BU İLİŞKİLENMEYİ TEKRAR KURMAK ZORUNDAYIZ
Tarihten birçok örnek veren Özgül Saki, ortak mücadele vurgusuna şu ifadelerle dikkat çekti: “2015’ten sonra devletin çözüm sürecini askıya alması ve askeri çözümü tüm kurumlarıyla hayata geçirmeye çalışması, topyekûn olarak toplumsal muhalefette ve bir bütün olarak devrimci harekette içe dönüş yaşattı. Ve Kürt Özgürlük Mücadelesiyle ilişkilenmeyi azaltan bir etki yaptı. Bu ilişkilenmeyi tekrar kurmak zorundayız. Bu ilişkilerle sadece seçim dönemlerinde olan bir ilişkilenme olmamak zorunda. Çünkü kadınlar da toplumdan tecrit ediliyor. Yeni gelen anayasada kadınlar için öngörülen yasalar bir bütün olarak kadınların tecridi meselesidir. AKP, MHP iktidarı makbul diye tanımlamadığı herkesi tecrit ediyor. İşçi direnişleri arttı. Örneğin Agrobay, Trendyol ya da Sputnik ile görüştüğümüzde bize direnişle basın arasındaki ilişkilerin tamamen kopartılmak istendiği söyleniyor. Cumartesi Anneleri'nin eyleminde de bunu görürüz. Bu da bir tecrit. Yani seslerini kısmaya çalışan, iletişimi ortadan kaldıran bir şey yapılmaya çalışılıyor. Bunu kırmak bir bütün olarak her birimizin, her bir siyasi mücadele alanının kolektif mücadelesiyle mümkün olacak.

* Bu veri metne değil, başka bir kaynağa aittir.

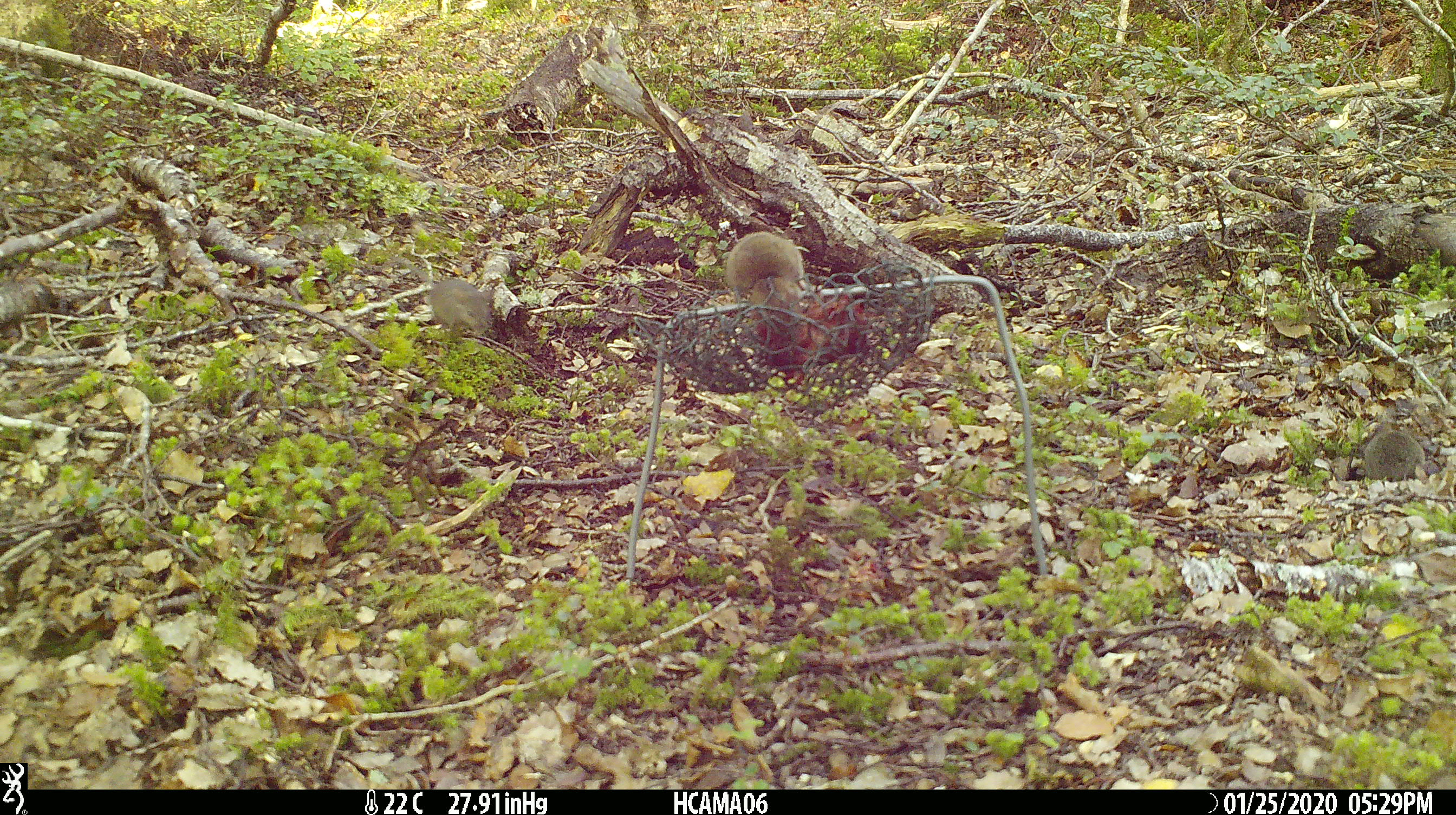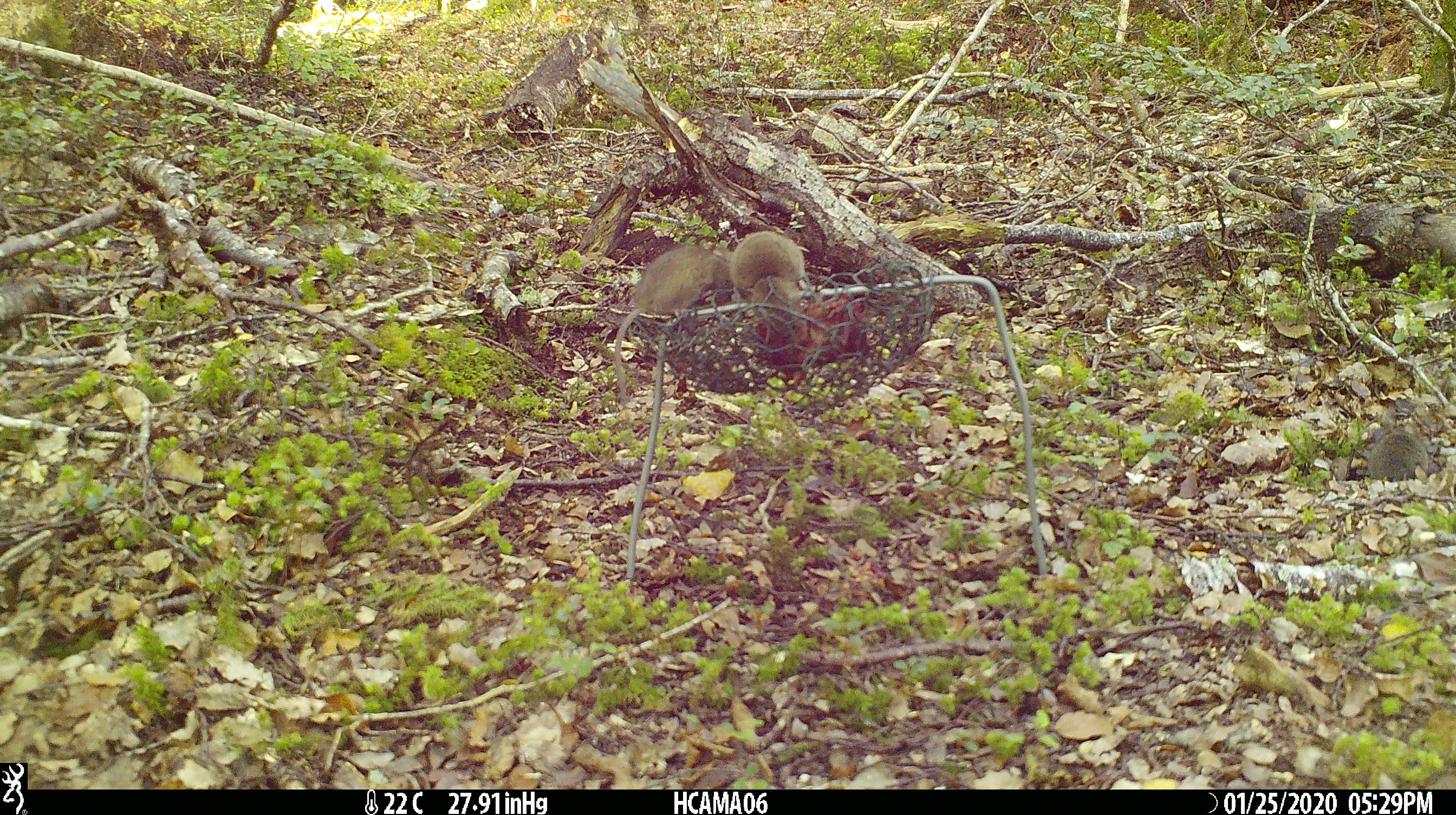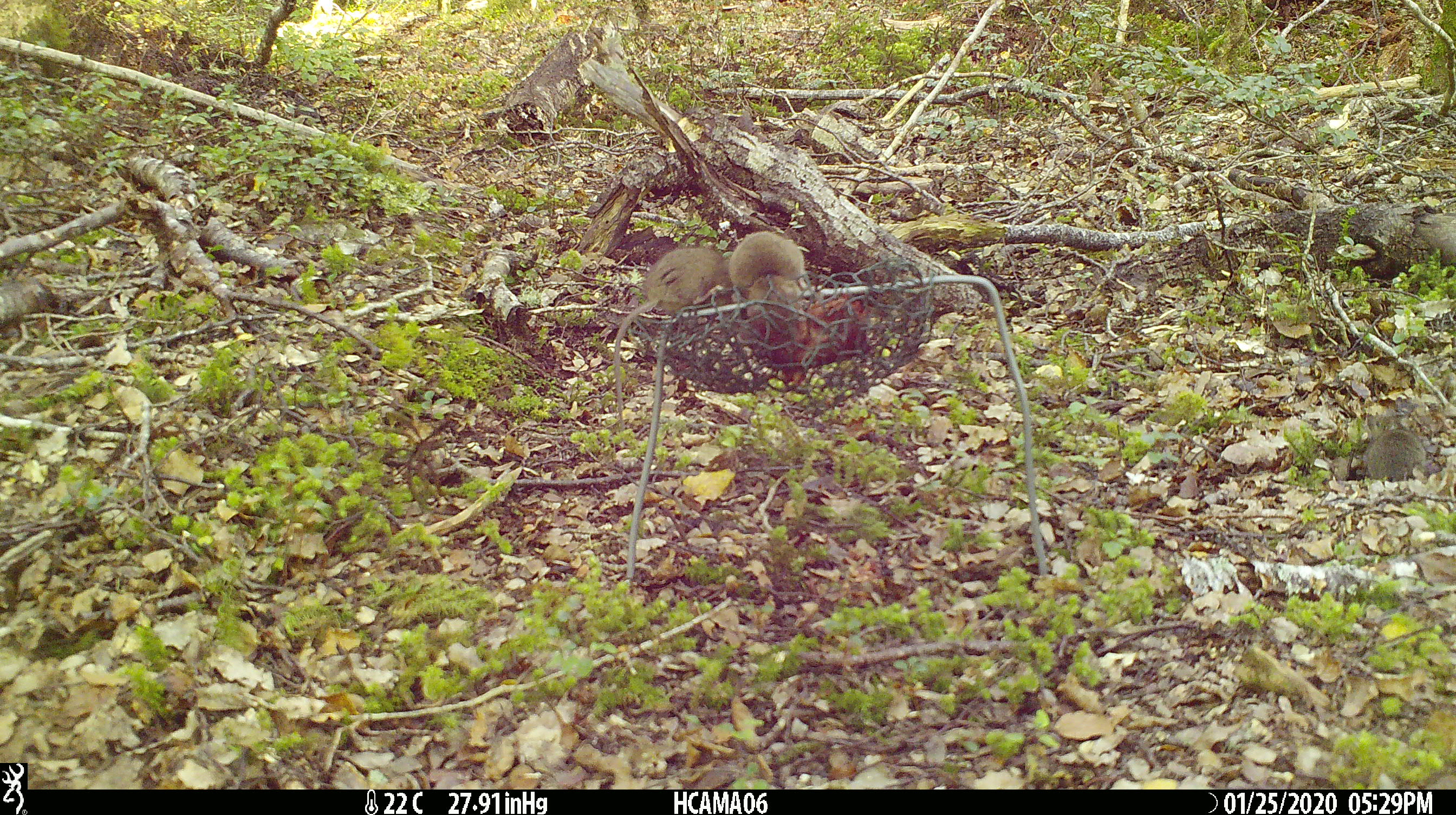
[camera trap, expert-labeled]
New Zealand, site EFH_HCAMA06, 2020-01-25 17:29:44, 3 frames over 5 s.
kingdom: Animalia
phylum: Chordata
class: Mammalia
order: Rodentia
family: Muridae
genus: Mus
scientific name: Mus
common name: mouse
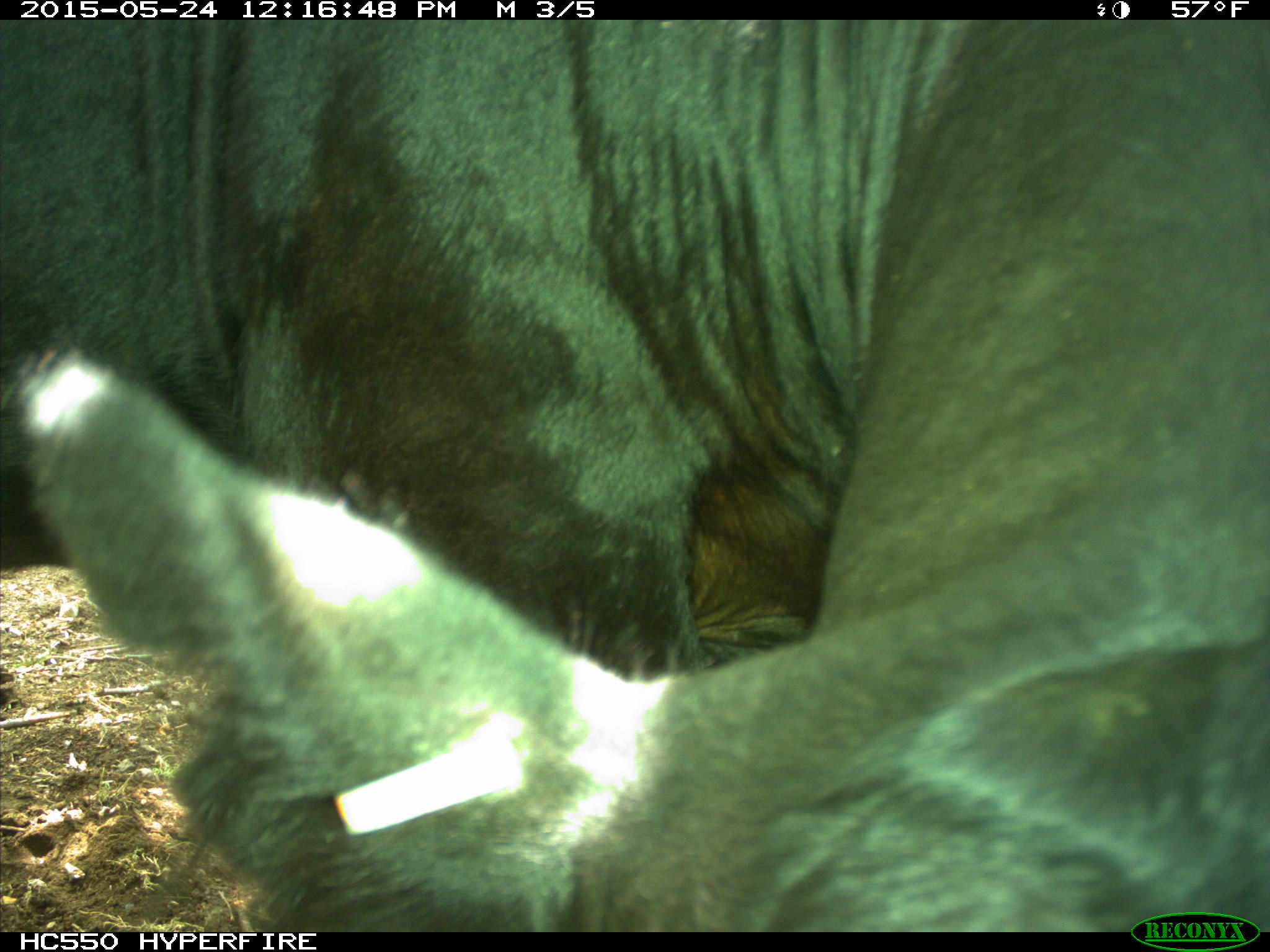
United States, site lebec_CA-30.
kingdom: Animalia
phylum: Chordata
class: Mammalia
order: Artiodactyla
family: Bovidae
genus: Bos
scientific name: Bos taurus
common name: domestic cow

Ama şöyle bir özgüven de var. Mesela tarihten örnek verelim; Galileo Galilei güneş merkezli evren tahammülünden önce bu konuda ortaya teori atan Giordano Bruno var. O da yakılarak öldürülüyor. Ama buna rağmen Galilei teorisini söylüyor. Sonra da engizisyon mahkemesi diyor ki, sen konuşmayacaksın ve ev hapsinde tutulacaksın. Yıllarca ev hapsinde kalıyor, konuşmuyor. Ama bugün Galile'nin bilim dünyasındaki yerini hepimiz biliyoruz. Mesela çok sevdiğim bir heykeltıraş var; Camille Claudel. O hayatının 40 yılını akıl hastanesinde geçiriyor ve orada ölüyor. Peki niye? Çok yaratıcı, asi ve başkaldırıyor eserleri. Kendi varoluşunu böyle inşa ettiğini söylüyor. 40 yıl akıl hastanesinde, abisi, sevgilisi, annesi eşliğinde çamur bile verilmiyor heykel yapması için. 40 yıl heykel yapmak istiyorum diye diye orada kalıyor. Ama bugün mesela o isyankâr hali bir sürü yere ilham oluyor. Biraz bunları da düşünmek gerektiğini düşünüyorum ben. Nelson Mandela mesela hemen aklıma gelen tarihten örnek. Bir dönem yıllarca cezaevinde tutulurken bir dönem bir halk kahramanı oluyor. Bütün bunlar tarihsel, toplumsal durumlara özgü şeyler. Bizim şimdiki sorumluluğumuz şu an içinde bulunduğumuz, faşizmin kurumsallaştığı bir rejimin hızla inşa olduğu bir yerde bu tarihsel, toplumsal anı nasıl tüm ezilenler, mücadele eden halklar ve kadınlar için ortak mücadeleye dönüştüreceğiz meselesi? Seçim sonrası sarsıntı atlatıldı. Bence böyle bir yola girilmeye başlandı.”